▶ Problem requirements
Print the lines exactly as they appear, starting with the line that contains "In the shot shown, of the items" and continuing through the last of the lines, with both ends included. Leave the pictures out of your answer.

▶ Source data
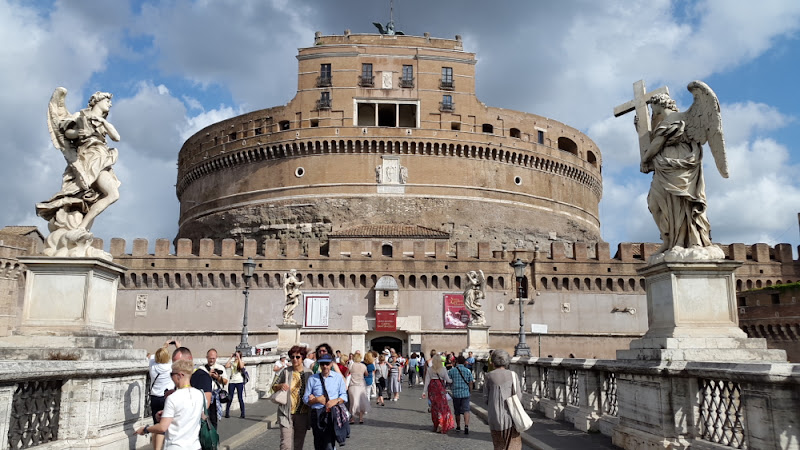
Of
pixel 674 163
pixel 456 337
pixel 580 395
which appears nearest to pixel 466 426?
pixel 580 395

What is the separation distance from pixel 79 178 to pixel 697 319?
571 cm

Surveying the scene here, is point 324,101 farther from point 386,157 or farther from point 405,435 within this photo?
point 405,435

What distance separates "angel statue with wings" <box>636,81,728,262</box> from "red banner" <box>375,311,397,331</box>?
27842mm

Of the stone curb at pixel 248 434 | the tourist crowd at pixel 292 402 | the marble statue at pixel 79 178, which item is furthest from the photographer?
the stone curb at pixel 248 434

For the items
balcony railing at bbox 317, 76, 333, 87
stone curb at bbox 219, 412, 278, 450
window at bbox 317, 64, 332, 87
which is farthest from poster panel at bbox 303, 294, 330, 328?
stone curb at bbox 219, 412, 278, 450

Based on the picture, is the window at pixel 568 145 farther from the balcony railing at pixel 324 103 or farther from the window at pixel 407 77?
the balcony railing at pixel 324 103

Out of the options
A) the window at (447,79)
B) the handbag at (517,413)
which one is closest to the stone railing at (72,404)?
the handbag at (517,413)

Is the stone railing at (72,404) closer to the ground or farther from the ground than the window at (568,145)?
closer to the ground

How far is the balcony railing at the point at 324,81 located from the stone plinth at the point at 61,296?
38.0 m

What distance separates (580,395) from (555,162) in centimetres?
3824

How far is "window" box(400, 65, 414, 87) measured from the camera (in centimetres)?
4303

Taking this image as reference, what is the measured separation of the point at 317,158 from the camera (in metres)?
42.0

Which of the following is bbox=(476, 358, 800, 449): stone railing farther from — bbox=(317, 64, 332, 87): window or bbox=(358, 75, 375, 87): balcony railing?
bbox=(317, 64, 332, 87): window

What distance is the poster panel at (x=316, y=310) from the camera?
112 feet
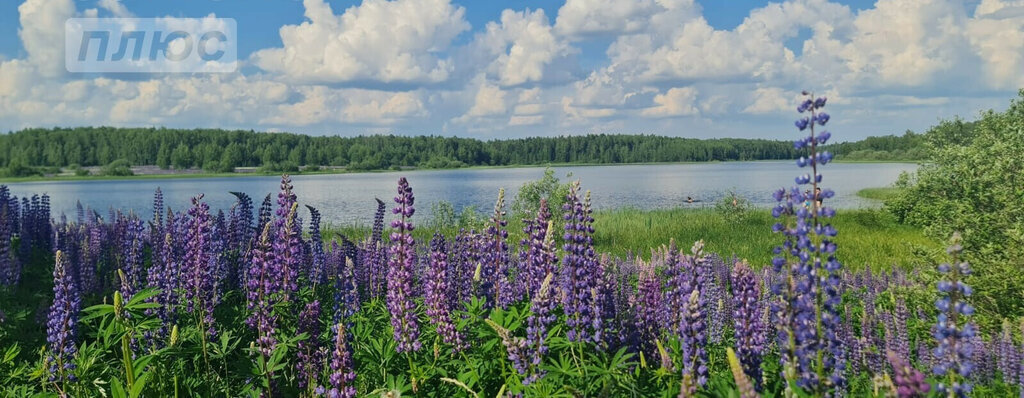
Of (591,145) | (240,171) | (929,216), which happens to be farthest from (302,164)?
(929,216)

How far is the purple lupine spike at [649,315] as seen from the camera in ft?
14.8

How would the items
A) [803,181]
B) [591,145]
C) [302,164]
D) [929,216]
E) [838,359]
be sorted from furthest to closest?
[591,145], [302,164], [929,216], [838,359], [803,181]

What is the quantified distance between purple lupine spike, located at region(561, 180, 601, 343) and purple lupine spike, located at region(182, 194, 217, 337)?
3.16 m

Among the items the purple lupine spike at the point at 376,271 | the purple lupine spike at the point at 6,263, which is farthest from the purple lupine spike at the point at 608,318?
the purple lupine spike at the point at 6,263

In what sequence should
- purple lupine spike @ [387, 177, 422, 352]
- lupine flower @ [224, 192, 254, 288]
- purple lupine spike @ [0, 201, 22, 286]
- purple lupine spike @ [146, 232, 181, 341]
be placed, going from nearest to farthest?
1. purple lupine spike @ [387, 177, 422, 352]
2. purple lupine spike @ [146, 232, 181, 341]
3. lupine flower @ [224, 192, 254, 288]
4. purple lupine spike @ [0, 201, 22, 286]

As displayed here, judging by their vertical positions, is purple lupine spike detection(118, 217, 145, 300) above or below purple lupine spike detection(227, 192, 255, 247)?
below

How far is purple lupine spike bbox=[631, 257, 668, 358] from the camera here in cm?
452

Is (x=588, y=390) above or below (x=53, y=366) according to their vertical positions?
above

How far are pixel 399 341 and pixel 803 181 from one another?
9.50 feet

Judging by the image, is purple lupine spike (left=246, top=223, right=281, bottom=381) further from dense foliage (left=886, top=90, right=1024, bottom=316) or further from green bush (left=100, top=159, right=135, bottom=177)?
green bush (left=100, top=159, right=135, bottom=177)

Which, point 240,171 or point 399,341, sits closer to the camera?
point 399,341

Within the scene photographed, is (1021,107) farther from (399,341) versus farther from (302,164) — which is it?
(302,164)

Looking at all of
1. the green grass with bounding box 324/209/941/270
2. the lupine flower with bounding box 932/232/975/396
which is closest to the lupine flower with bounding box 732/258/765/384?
the lupine flower with bounding box 932/232/975/396

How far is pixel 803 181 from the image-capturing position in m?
2.78
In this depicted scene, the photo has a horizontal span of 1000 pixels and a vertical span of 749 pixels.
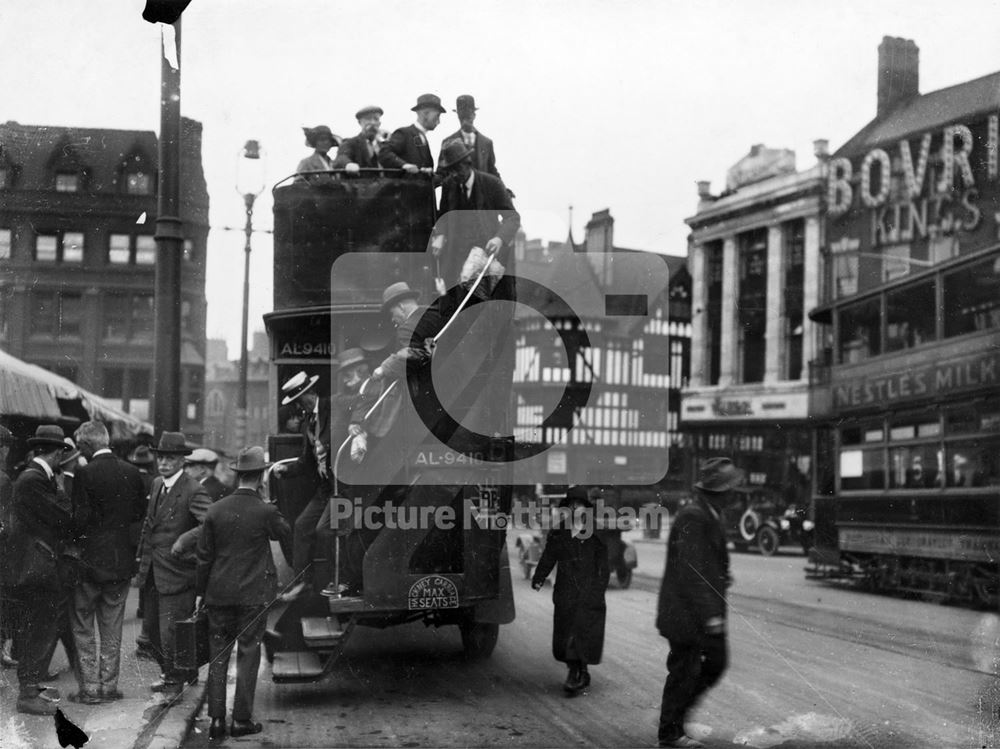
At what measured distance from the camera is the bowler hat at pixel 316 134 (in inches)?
320

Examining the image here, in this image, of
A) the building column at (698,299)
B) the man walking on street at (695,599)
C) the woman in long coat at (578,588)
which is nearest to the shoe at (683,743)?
the man walking on street at (695,599)

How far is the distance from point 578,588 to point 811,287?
377 inches

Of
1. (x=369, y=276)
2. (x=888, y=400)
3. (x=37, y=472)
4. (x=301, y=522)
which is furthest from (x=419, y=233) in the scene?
(x=888, y=400)

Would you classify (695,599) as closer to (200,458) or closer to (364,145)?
(200,458)

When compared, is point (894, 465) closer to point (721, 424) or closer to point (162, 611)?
point (721, 424)

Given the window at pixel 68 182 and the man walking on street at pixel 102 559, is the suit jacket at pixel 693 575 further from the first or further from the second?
the window at pixel 68 182

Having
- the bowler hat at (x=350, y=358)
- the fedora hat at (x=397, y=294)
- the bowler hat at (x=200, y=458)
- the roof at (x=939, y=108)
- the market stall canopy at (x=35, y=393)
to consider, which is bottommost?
the bowler hat at (x=200, y=458)

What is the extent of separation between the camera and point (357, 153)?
8031 millimetres

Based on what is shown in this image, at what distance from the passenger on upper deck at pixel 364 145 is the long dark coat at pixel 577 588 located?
3719 millimetres

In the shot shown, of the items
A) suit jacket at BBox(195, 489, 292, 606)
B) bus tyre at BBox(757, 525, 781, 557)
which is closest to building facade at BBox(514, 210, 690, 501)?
suit jacket at BBox(195, 489, 292, 606)

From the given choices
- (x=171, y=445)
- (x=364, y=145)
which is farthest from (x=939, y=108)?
(x=171, y=445)

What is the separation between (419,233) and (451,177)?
58 cm

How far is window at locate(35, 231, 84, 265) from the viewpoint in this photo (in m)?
7.60

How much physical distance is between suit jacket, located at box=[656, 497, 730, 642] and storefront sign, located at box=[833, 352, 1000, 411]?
776cm
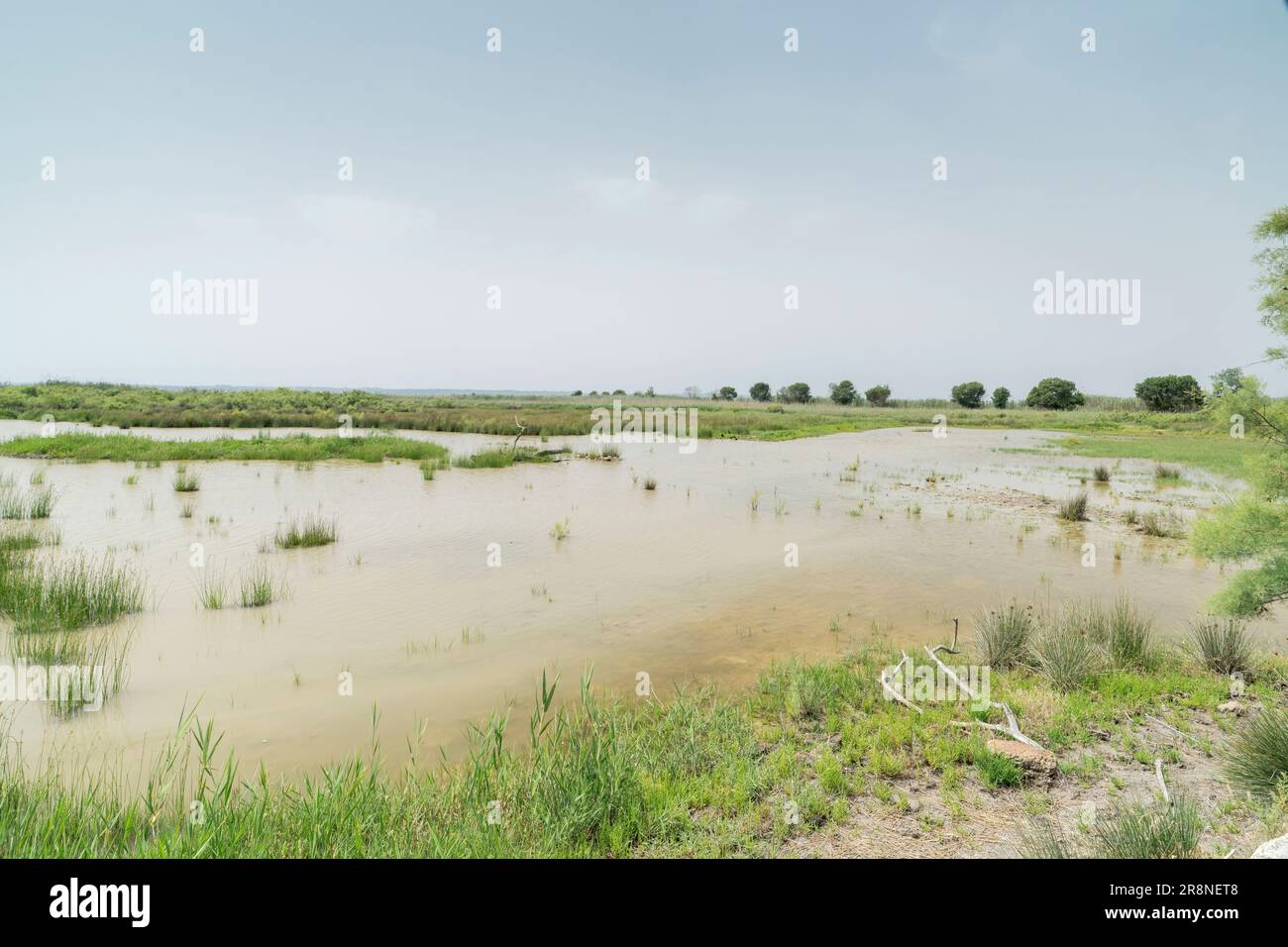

▶ Complete response
In the shot shown, of the items
A) suit jacket at BBox(195, 489, 292, 606)
B) bus tyre at BBox(757, 525, 781, 557)
which is closest to building facade at BBox(514, 210, 690, 501)?
suit jacket at BBox(195, 489, 292, 606)

From the given choices
- (x=171, y=445)
- (x=364, y=145)
which is farthest from (x=939, y=108)?
(x=171, y=445)

What is the separation between (419,233) and (451,177)?
58 cm

How far is window at locate(35, 231, 84, 265) from the viewpoint in this photo (in m)?
7.60

How much physical distance is between suit jacket, located at box=[656, 497, 730, 642] and storefront sign, located at box=[833, 352, 1000, 411]?
776cm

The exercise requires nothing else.